I was, as most, first introduced to Tom Morello through Rage Against the Machine in the mid nineties. While the initial attraction was their hard rock sound, which fit into my diet of White Zombie, Pantera, Metallica, and NIN, Rolling Stone soon taught me that this band might be my generation’s Dylan, politically aware smart kids who wanted to bring change and rock out at the same time. A Harvard educated rock guitarist? At this point in my life, I thought the only kind of guys who could make music that sounded like RATM were the uneducated yahoos that I hung out with in my hometown. Just read Morello’s bio in his wiki. He comes from a family of revolutionaries.
I saw RATM in ’97, and then sadly remember the band’s break up shortly after the MTV VMA incident where bassist Tim Commerford climbed some stage decoration after losing an award to the highly acclaimed Limp Bizkit. It has always been my top VMA moment. I was also able to see Audioslave in 2005- one of the best shows I’ve ever been to.

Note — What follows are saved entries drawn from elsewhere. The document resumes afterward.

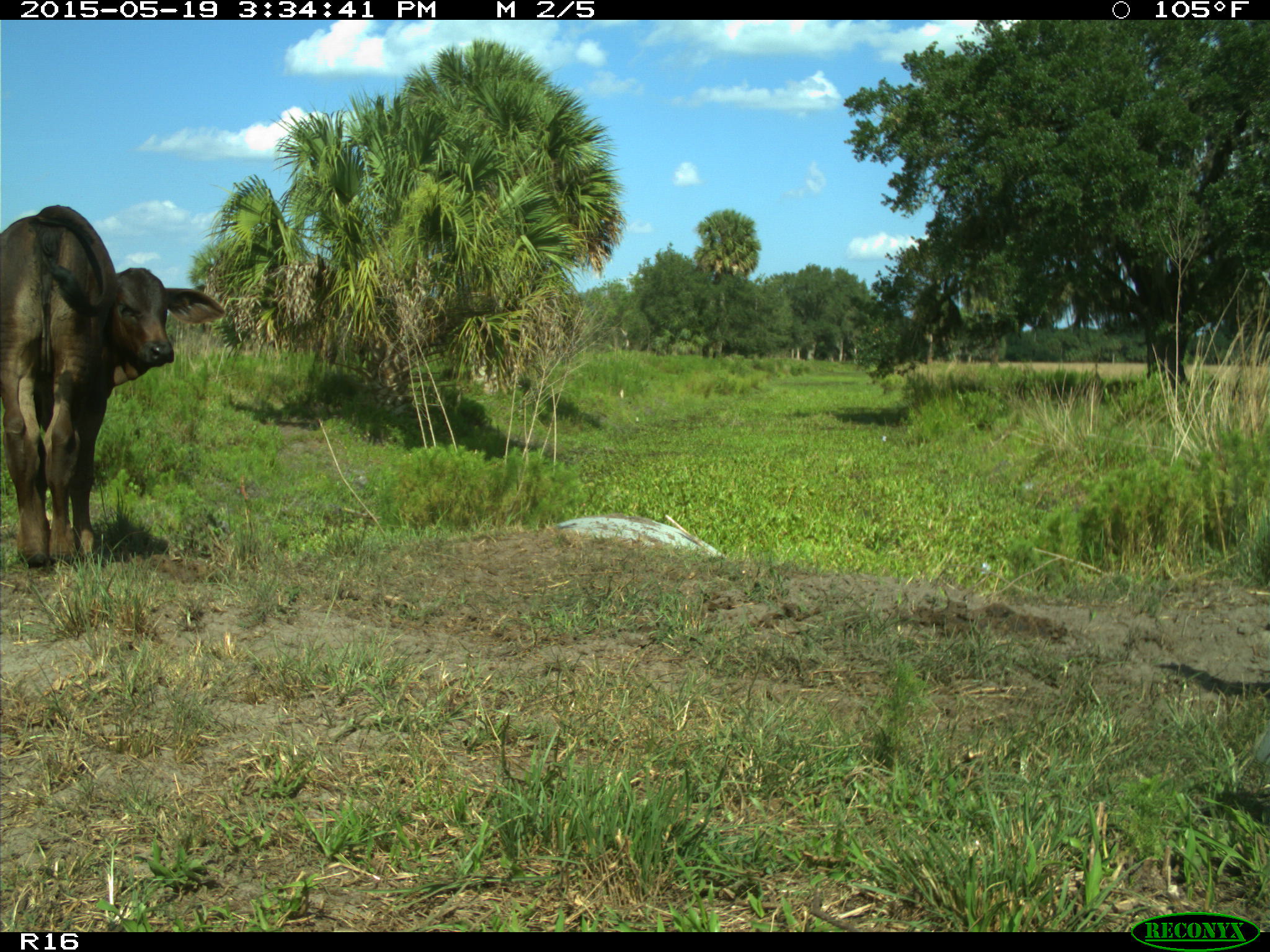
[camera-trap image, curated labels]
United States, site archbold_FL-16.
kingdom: Animalia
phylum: Chordata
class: Mammalia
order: Artiodactyla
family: Bovidae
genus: Bos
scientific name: Bos taurus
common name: domestic cow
Bos taurus (domestic cow).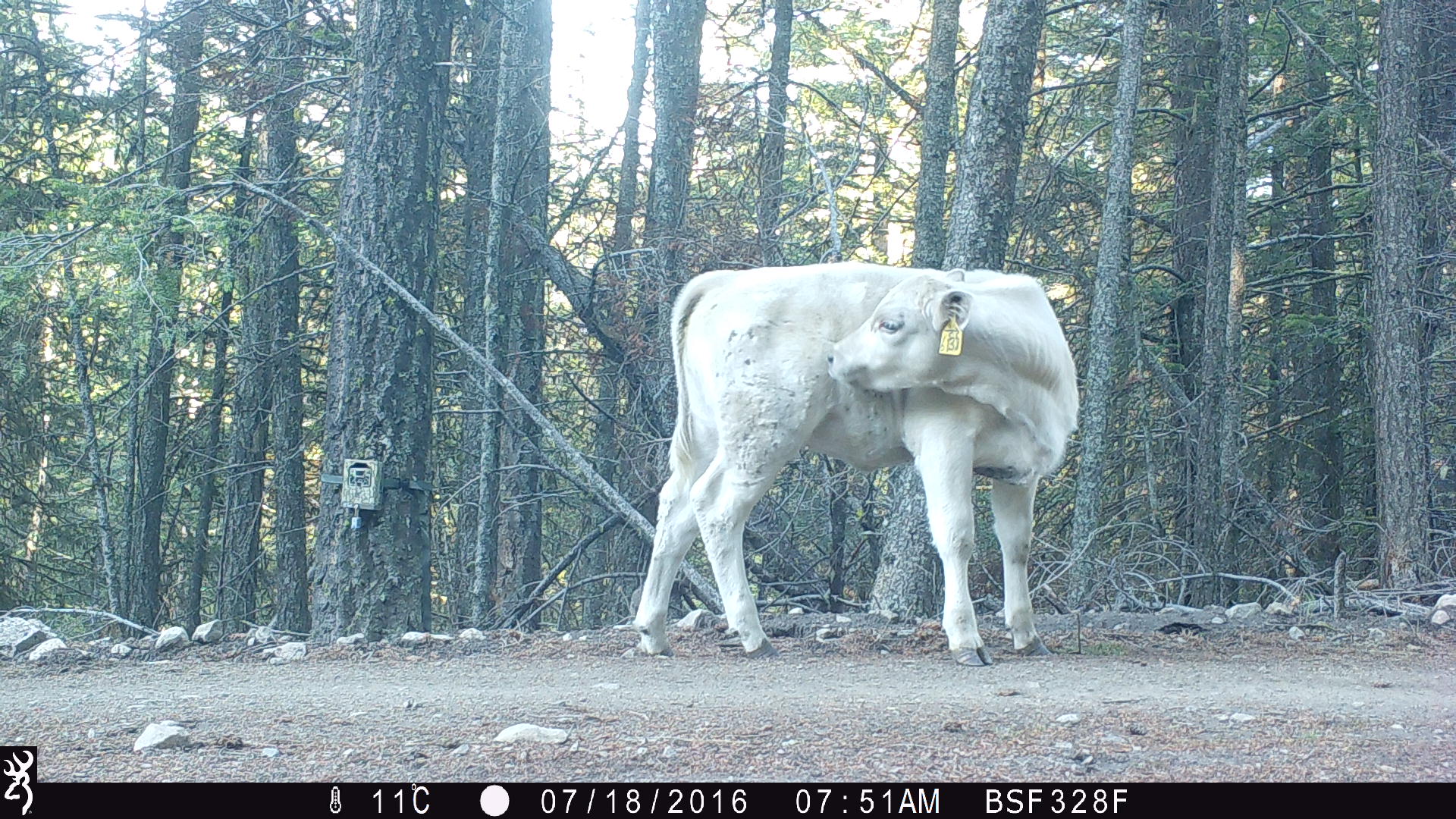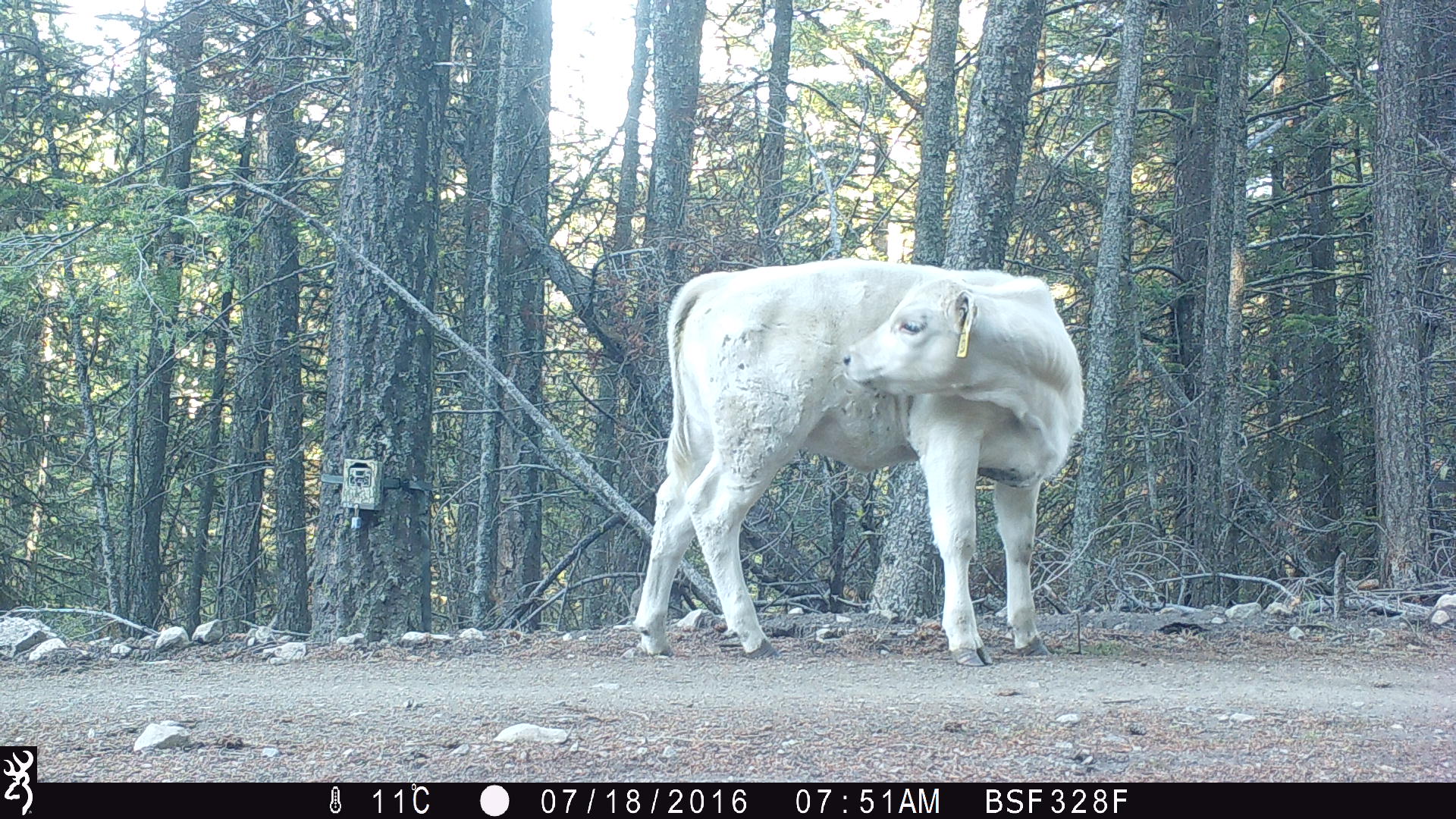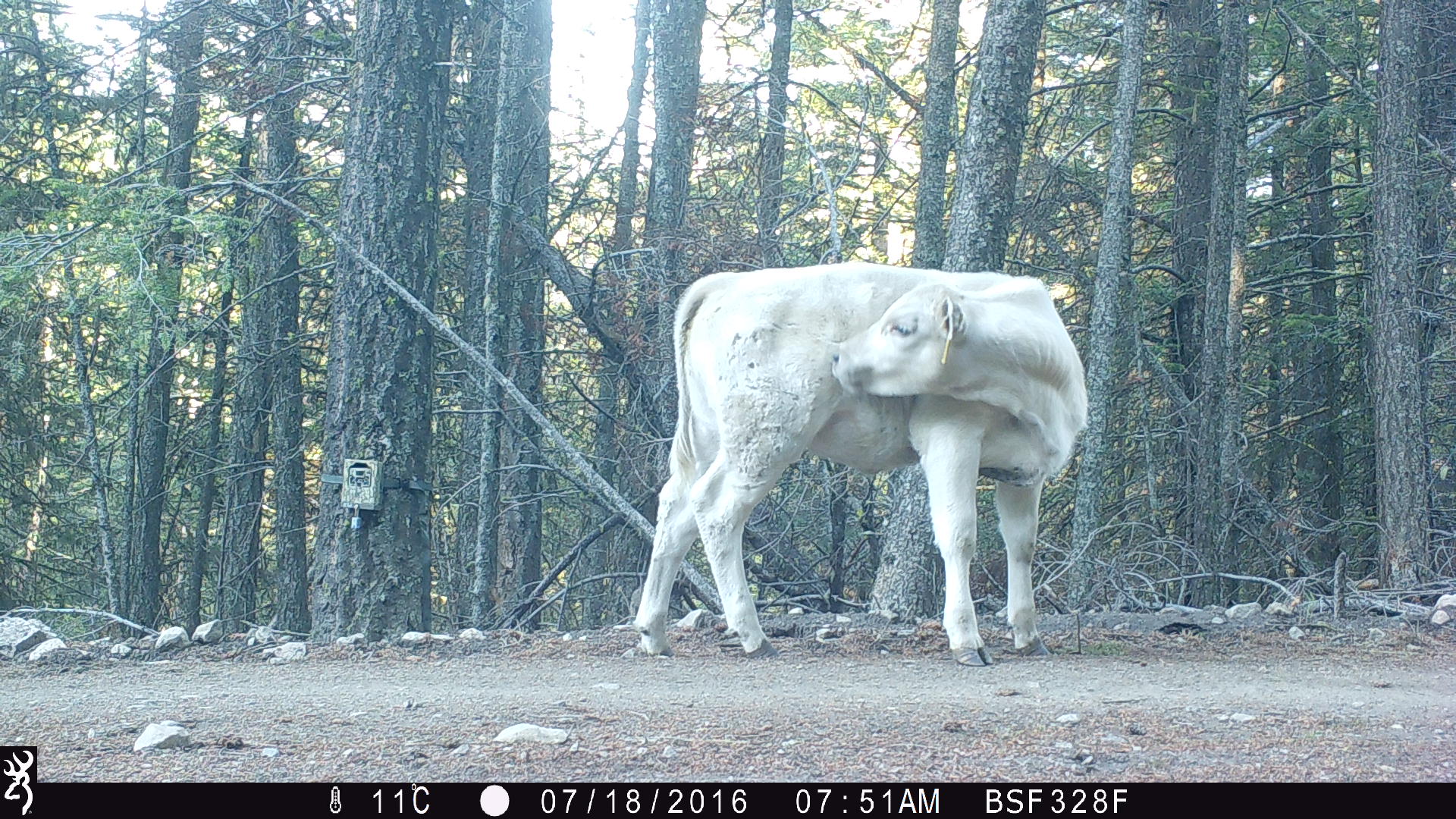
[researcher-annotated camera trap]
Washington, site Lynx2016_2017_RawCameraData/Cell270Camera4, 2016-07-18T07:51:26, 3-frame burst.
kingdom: Animalia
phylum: Chordata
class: Mammalia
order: Artiodactyla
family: Bovidae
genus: Bos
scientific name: Bos taurus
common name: domestic cattle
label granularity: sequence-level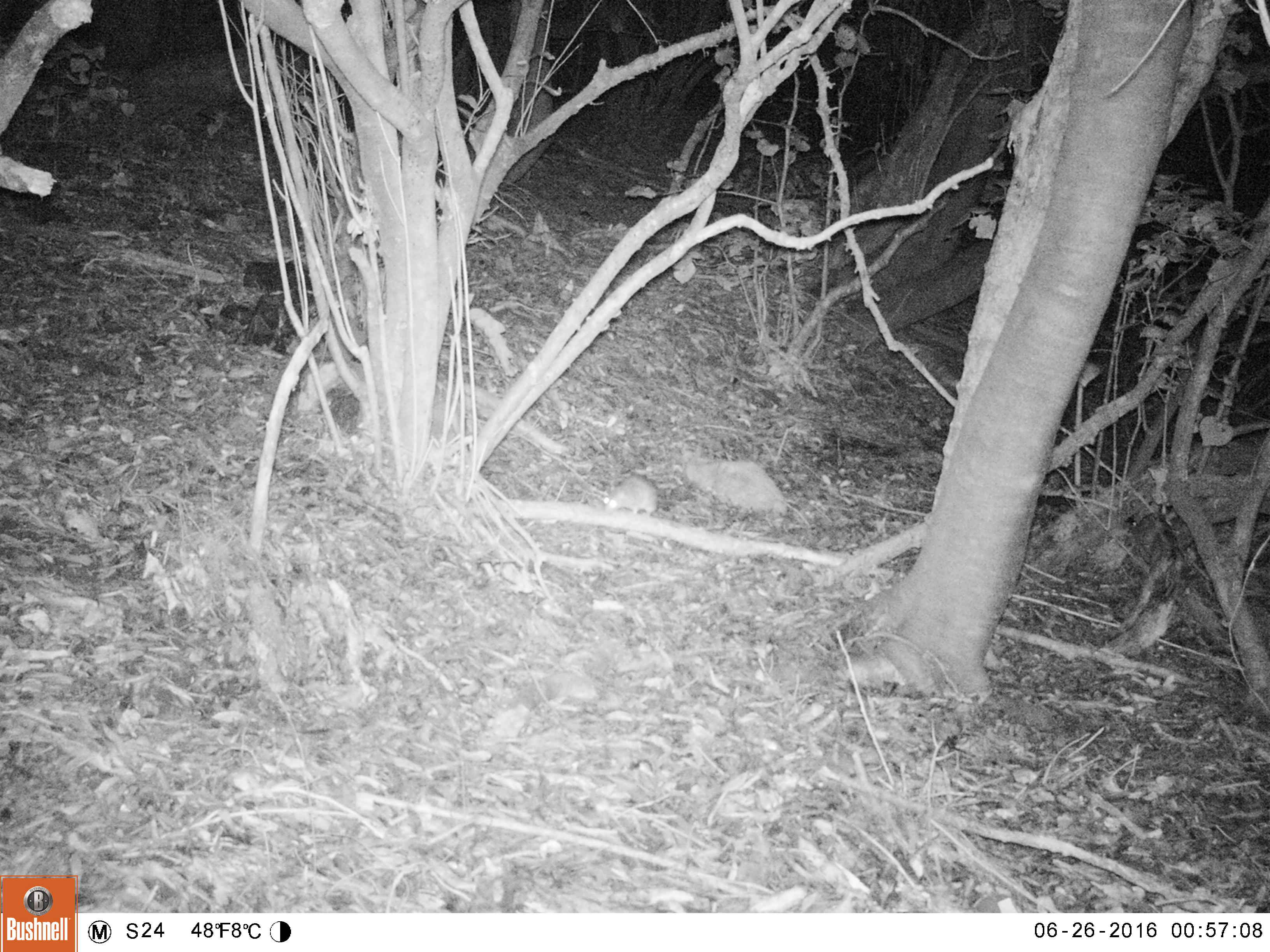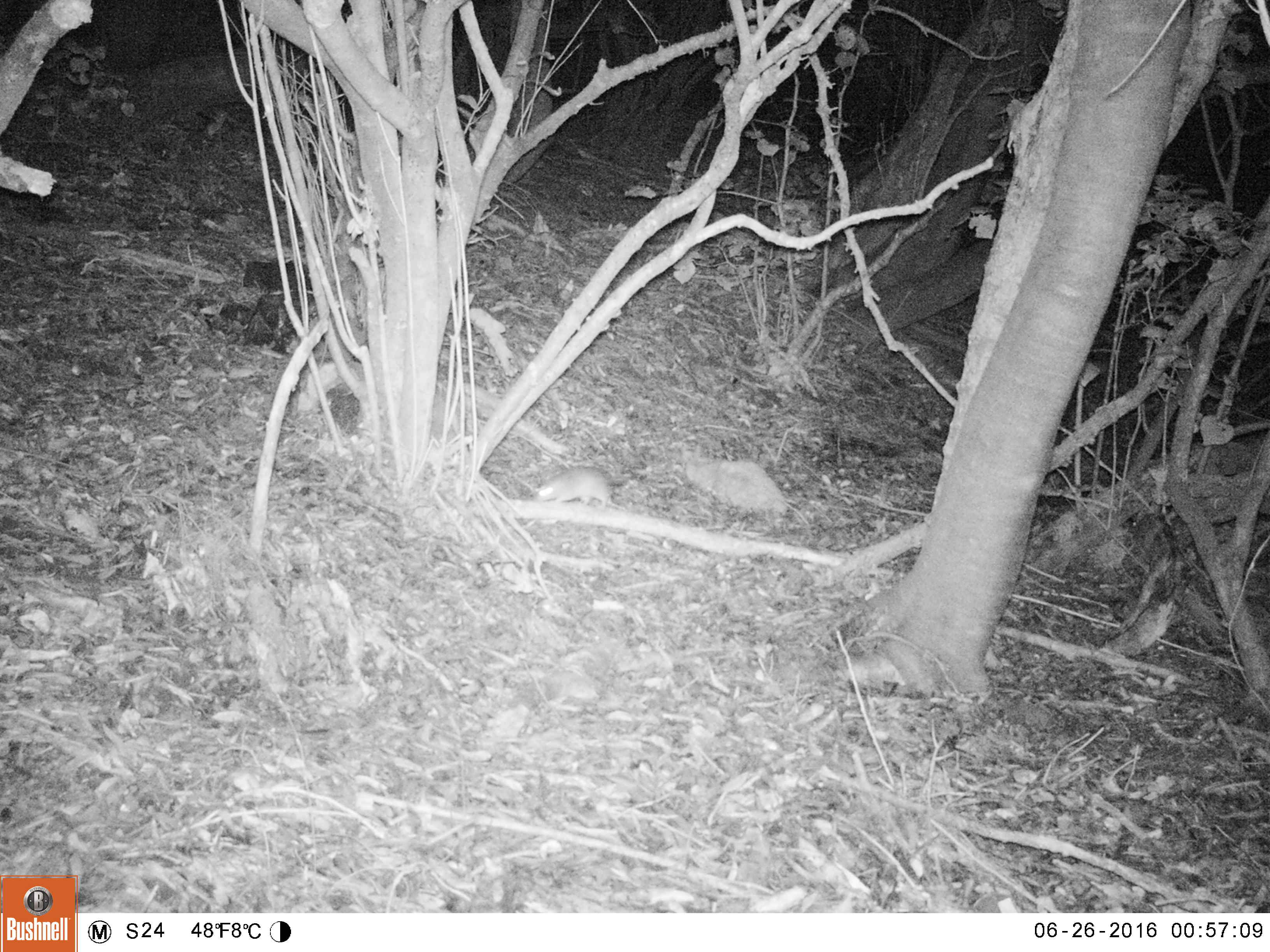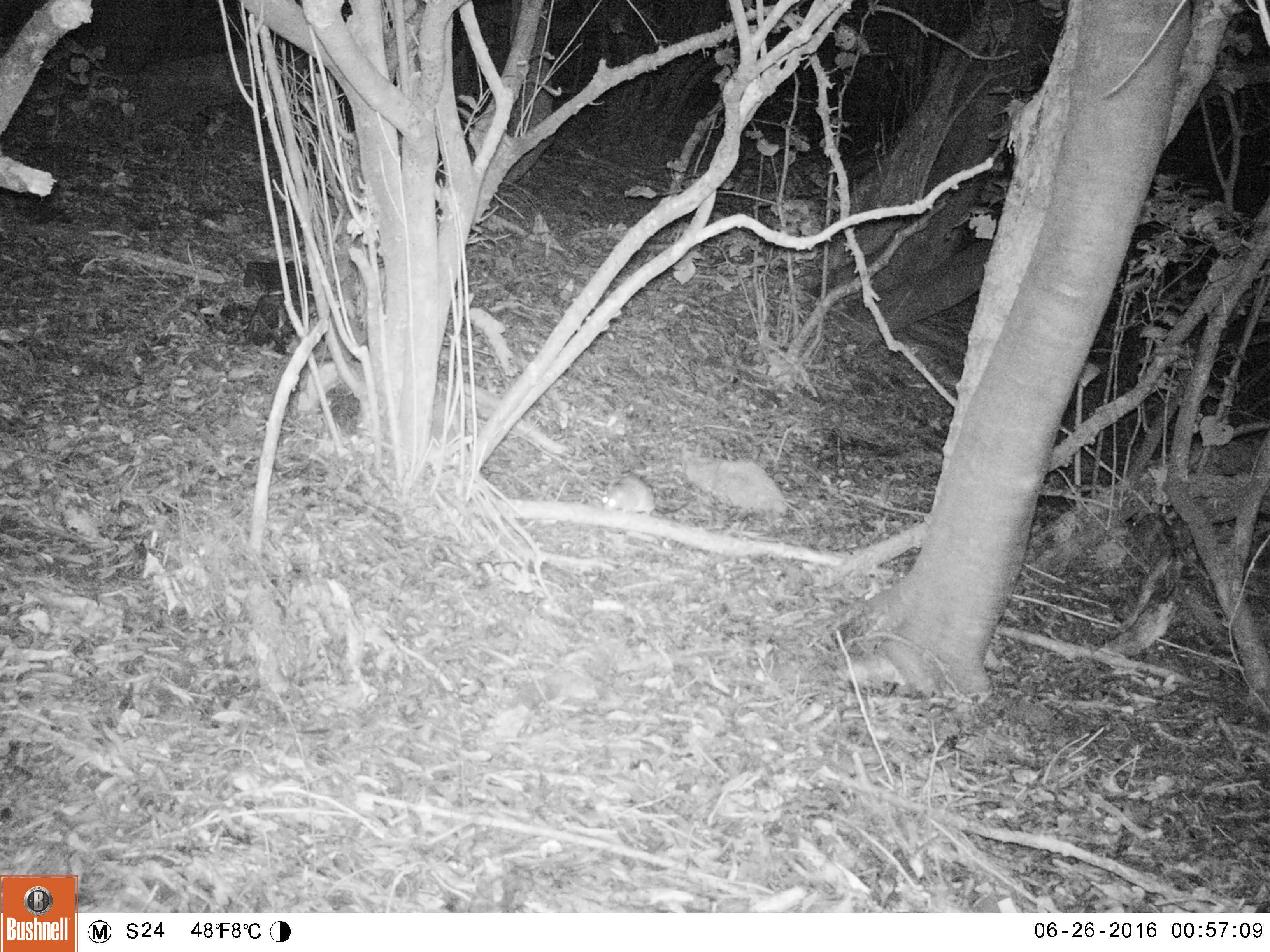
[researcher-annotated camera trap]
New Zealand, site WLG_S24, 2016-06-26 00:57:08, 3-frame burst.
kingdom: Animalia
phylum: Chordata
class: Mammalia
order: Rodentia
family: Muridae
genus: Rattus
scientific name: Rattus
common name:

So, I’m sitting here in SF, waiting for The Nightwatchman to announce some tour dates, and I write a recommendation to go catch his set as SXSW, which I was sad sad sad I couldn’t go to. So, to add insult to injury, I check out the reviews the next day and see this:
I’m still green with envy about that one. Regardless, I got tickets to see him here at the tiny, no alcohol served Swedish American Hall. I warmed up for the show by watching Tom on Henry Rollins, one of my favorite shows, last weekend with his Axis of Justice pal Serj Tankian:
OK, enough background. Here’s the show story. The combined performances of Ike Reilly, The Nightwatchman, and special guest, Boots Riley of The Coup, was a beautiful thing. Ike Reilly, while vocally sounding very Dylanesque, weaves modern day icons and issues together into his music: sorority girls and executions, lesbians and suicide. Both he and Morello told great stories in between songs- which made for an even more memorable evening. It was great to see Morello handle an acoustic guitar, sometimes breaking into his signature metal moves, but not quite. We heard some great stories from him: how the guitarist gets no love from the ladies (which I don’t believe), the real story behind the MTV VMA incident, and the PMRC protest. Song highlights: hearing ‘Flesh Shapes the Day’–hearing the “hoo-hoo-hoo, mike check” part live was great fun, and the audience stomping and clapping during ‘The Road I Must Travel’ was fun. Also, hearing the unedited version of Woody Guthrie’s ‘This Land is Your Land’ was pretty powerful.
I go to a lot of great shows. Some are really fun, some are wild, some are painful; but this was one of the really special ones. I’m sure I’ll look back on this as one of the more important shows that I’ve been to, where I was reminded to open my eyes and realize what is going on. I can be a one woman revolution.